Appearing Wednesday on The Dan Patrick Show, Central Florida quarterback Blake Bortles was asked to tell the audience the weirdest question teams asked him at the combine. Bortles indicated that nothing was too over the top, but indicated teams had a strange obsession with asking him about his girlfriend.
"[They asked] if we come to town, will she be there for dinner and stuff like that,” Bortles told Patrick. “They knew [about his girlfriend] going into the meeting. I think that was kinda the angle, how I would react to it.”
Lindsey Duke, Bortles' girlfriend, had her own little brush with viral fame as UCF's national profile rose throughout the season. Much in the same way plenty of folks regressed to caveman times when discussing Katherine Webb—the girlfriend of former Alabama quarterback AJ McCarron—the borderline inappropriateness was inflicted on Duke.
In an ESPN profile of Bortles in January, UCF head coach George O'Leary famously went on record, saying: "I would hope as a head coach that the numbers would be reversed, but obviously you haven’t seen his girlfriend. She deserves six million Googles."
Duke and Bortles have taken everything in stride. Bortles seemed unperturbed by teams asking him about his girlfriend, calling it merely "awkward."
And NFL teams asking weird questions at the combine is nothing new. The interview room is the one place where general managers and coaches test the mental makeup of potential draft picks, and judging how they handle uncomfortable situations or questions is part of the job. If a player has a reputation as a hothead or teams hear whispers about a "different" personality, it's only due diligence for them to see for themselves.
Sometimes, it's as harmless as a team asking a player his favorite team to use in Madden. Others, like when former Dolphins general manager Jeff Ireland asked Dez Bryant if his mother was a prostitute, crosses a sinister, overly personal line.
Teams asking Bortles about Duke is somewhere in the middle. Bortles' relationship with Duke is nobody's business but his own—unless it spills into the locker room or begins affecting his performance. There has been nothing to indicate Bortles' relationship affected his team at UCF—far from it, considering the team won the Fiesta Bowl last season—so NFL teams have little reason beyond satisfying their frat-house mentality to ask about her.
It's one of those murky areas where the NFL steps right up to the line on employment law but doesn't step over. Last year, both Raiders tight end Nick Kasa and Steelers running back Le'Veon Bell said teams asked them about their relationships with women.
"They really didn't ask about my sexuality," Bell told MLive.com. "They were just kind of asking like, 'Do I talk to a lot of girls?' and on little things like that. It's not a big deal at all. I definitely didn't mean to make headlines about it or anything."
Odds are you won't hear about some of the worst things asked in Indianapolis this year, or they won't come out for months or even years down the line.
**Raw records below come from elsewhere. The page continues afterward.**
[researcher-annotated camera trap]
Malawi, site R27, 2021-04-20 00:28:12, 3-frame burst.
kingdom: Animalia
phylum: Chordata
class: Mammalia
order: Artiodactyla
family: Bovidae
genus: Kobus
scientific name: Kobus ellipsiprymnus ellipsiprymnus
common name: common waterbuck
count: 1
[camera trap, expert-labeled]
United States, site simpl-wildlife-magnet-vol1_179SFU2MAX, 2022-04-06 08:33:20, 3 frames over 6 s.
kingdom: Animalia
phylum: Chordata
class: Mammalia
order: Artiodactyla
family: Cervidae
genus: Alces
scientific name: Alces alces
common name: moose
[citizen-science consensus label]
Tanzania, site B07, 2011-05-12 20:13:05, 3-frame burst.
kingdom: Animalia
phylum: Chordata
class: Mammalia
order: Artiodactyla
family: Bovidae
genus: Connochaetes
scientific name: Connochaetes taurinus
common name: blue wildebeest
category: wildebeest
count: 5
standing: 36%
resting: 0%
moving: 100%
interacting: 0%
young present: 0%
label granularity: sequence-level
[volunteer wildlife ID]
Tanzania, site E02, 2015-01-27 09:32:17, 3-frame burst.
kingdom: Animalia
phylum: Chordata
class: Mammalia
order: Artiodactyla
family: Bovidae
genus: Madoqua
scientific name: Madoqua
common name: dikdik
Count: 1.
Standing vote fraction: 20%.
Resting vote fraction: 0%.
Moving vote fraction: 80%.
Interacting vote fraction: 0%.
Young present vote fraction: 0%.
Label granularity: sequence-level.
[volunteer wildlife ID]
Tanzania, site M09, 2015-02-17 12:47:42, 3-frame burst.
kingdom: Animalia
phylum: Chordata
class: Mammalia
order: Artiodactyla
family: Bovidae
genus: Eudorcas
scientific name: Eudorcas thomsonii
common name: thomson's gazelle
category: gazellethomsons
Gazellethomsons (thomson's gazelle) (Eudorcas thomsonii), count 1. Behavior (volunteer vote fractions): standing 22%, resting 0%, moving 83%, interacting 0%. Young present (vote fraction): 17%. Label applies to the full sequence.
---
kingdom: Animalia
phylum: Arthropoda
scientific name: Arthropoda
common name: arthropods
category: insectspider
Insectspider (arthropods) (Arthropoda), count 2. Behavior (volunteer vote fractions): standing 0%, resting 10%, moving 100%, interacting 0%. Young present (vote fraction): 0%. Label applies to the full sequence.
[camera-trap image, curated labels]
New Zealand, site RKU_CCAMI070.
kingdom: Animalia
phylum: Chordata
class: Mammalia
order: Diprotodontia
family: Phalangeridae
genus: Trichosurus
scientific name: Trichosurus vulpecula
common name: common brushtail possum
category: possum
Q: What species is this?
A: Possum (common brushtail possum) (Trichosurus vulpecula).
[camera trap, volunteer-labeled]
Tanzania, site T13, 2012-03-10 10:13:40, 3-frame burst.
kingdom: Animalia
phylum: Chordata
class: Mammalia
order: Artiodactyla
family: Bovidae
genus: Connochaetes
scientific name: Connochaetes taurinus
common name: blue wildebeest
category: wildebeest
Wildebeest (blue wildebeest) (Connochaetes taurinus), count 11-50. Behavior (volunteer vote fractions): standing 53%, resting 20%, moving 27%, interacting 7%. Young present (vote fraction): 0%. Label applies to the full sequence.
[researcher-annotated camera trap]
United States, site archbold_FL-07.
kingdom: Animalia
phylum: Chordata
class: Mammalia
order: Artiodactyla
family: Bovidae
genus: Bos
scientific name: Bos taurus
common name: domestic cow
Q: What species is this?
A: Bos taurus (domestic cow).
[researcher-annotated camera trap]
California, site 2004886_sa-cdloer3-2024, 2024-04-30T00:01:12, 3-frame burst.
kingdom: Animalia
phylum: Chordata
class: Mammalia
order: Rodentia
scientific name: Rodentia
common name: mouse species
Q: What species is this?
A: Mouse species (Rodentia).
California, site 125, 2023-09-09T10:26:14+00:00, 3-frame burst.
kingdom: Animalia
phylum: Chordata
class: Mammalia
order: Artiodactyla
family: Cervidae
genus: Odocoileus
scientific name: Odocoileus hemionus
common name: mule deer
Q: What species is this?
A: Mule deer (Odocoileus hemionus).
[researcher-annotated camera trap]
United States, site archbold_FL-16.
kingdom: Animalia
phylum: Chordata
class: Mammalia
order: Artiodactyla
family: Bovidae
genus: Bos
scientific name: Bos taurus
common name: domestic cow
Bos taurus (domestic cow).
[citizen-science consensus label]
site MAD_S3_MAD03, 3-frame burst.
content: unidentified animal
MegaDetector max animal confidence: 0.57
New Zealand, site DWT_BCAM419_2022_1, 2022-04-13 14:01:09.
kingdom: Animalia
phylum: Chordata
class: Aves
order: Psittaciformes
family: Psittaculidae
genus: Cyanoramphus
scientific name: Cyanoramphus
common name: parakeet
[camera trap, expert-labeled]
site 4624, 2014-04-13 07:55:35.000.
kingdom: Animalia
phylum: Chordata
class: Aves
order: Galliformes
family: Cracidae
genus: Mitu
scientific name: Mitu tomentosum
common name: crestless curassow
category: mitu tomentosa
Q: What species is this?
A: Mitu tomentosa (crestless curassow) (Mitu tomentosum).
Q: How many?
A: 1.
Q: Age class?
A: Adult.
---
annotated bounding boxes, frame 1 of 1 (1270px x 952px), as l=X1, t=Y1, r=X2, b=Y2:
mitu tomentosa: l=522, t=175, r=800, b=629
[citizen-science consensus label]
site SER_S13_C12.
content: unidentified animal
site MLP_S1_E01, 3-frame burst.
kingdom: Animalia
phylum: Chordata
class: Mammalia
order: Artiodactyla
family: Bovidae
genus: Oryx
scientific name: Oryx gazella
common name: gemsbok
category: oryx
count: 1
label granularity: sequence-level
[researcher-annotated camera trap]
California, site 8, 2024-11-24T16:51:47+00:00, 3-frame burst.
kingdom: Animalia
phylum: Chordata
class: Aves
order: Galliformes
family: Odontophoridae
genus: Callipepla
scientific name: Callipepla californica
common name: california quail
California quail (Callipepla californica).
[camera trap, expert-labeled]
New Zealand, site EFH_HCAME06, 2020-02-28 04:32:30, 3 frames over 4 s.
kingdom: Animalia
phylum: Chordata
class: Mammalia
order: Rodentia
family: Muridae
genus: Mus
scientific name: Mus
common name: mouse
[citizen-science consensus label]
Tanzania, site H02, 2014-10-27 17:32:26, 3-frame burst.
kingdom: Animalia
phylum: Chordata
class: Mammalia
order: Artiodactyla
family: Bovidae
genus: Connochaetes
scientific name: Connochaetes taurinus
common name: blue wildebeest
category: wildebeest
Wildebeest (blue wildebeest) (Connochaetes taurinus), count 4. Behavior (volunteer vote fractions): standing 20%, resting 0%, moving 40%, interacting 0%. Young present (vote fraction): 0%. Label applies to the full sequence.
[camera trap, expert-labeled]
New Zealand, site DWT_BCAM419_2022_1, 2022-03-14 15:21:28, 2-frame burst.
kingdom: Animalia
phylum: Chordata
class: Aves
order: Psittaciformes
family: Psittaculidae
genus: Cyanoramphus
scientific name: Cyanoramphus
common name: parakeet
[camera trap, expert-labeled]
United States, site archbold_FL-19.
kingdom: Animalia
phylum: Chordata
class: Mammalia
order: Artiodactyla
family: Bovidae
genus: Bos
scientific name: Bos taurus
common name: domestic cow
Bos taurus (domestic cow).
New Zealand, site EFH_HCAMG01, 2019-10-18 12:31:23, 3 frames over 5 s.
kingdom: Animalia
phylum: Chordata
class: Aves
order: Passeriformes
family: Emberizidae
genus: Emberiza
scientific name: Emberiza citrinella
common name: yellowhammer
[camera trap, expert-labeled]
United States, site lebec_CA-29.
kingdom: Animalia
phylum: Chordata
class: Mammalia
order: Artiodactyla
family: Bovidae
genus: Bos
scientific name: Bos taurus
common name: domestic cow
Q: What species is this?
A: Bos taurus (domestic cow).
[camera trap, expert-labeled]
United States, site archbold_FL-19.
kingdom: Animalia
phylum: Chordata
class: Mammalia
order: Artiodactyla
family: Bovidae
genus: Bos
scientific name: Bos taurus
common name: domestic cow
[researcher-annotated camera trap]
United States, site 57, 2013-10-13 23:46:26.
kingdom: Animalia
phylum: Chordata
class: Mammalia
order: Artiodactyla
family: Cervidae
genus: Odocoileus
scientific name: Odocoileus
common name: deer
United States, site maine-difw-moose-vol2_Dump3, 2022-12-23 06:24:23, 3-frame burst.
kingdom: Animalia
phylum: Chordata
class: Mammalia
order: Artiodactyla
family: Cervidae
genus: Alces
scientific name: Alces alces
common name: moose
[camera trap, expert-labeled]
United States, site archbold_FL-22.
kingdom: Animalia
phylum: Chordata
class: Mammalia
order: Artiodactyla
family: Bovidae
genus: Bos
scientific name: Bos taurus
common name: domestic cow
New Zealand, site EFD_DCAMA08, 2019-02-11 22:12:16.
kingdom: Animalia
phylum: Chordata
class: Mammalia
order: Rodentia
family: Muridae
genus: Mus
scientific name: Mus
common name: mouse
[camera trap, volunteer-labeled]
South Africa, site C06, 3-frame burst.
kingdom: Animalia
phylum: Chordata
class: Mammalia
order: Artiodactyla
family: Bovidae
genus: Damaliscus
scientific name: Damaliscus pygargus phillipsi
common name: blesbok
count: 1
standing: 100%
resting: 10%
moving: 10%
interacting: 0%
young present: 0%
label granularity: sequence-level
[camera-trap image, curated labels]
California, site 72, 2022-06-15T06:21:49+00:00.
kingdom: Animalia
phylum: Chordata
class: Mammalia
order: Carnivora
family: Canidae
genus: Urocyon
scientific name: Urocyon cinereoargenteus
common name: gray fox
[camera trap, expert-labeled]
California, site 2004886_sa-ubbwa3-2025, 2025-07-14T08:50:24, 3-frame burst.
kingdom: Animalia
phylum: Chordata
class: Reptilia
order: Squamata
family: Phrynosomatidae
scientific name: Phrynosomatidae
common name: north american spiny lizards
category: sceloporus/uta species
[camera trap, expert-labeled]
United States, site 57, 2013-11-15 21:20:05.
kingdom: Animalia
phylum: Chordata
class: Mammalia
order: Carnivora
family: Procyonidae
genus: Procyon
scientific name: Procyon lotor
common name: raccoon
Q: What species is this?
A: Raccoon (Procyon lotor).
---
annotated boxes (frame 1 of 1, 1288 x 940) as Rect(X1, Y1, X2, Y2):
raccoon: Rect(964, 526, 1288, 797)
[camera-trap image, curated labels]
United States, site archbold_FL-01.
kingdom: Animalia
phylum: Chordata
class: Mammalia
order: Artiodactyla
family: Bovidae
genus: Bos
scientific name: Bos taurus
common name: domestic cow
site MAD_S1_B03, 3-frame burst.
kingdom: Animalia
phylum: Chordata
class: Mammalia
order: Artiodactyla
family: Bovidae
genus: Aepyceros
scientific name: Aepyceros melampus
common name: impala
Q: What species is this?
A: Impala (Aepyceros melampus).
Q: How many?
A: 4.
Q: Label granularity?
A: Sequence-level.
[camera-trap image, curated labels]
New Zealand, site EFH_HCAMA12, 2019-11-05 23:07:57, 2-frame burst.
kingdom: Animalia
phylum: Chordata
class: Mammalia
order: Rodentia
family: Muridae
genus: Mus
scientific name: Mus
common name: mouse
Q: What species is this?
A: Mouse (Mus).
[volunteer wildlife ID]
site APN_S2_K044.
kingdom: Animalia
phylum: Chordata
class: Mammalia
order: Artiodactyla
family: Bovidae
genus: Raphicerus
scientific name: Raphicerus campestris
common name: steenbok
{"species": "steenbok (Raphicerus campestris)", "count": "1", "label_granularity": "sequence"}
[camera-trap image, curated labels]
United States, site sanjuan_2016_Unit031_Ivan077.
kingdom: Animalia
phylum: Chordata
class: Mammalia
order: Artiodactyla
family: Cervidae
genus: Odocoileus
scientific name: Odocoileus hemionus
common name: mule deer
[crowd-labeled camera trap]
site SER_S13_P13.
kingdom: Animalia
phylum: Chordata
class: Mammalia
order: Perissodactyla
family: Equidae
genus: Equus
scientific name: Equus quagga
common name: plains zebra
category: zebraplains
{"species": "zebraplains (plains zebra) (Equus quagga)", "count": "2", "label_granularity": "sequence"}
While players may get offended by a line of questioning from a team, they are also looking to be gainfully employed. Leaking any truly hurtful things said behind closed doors could do more damage to a player's stock than help.
The Ireland fiasco scared many teams off of their hardest-line questions, so it's possible the conversations were actually harmless. Until we truly find out one way or another, it seems Duke and Madden are the two things teams care about most behind closed doors.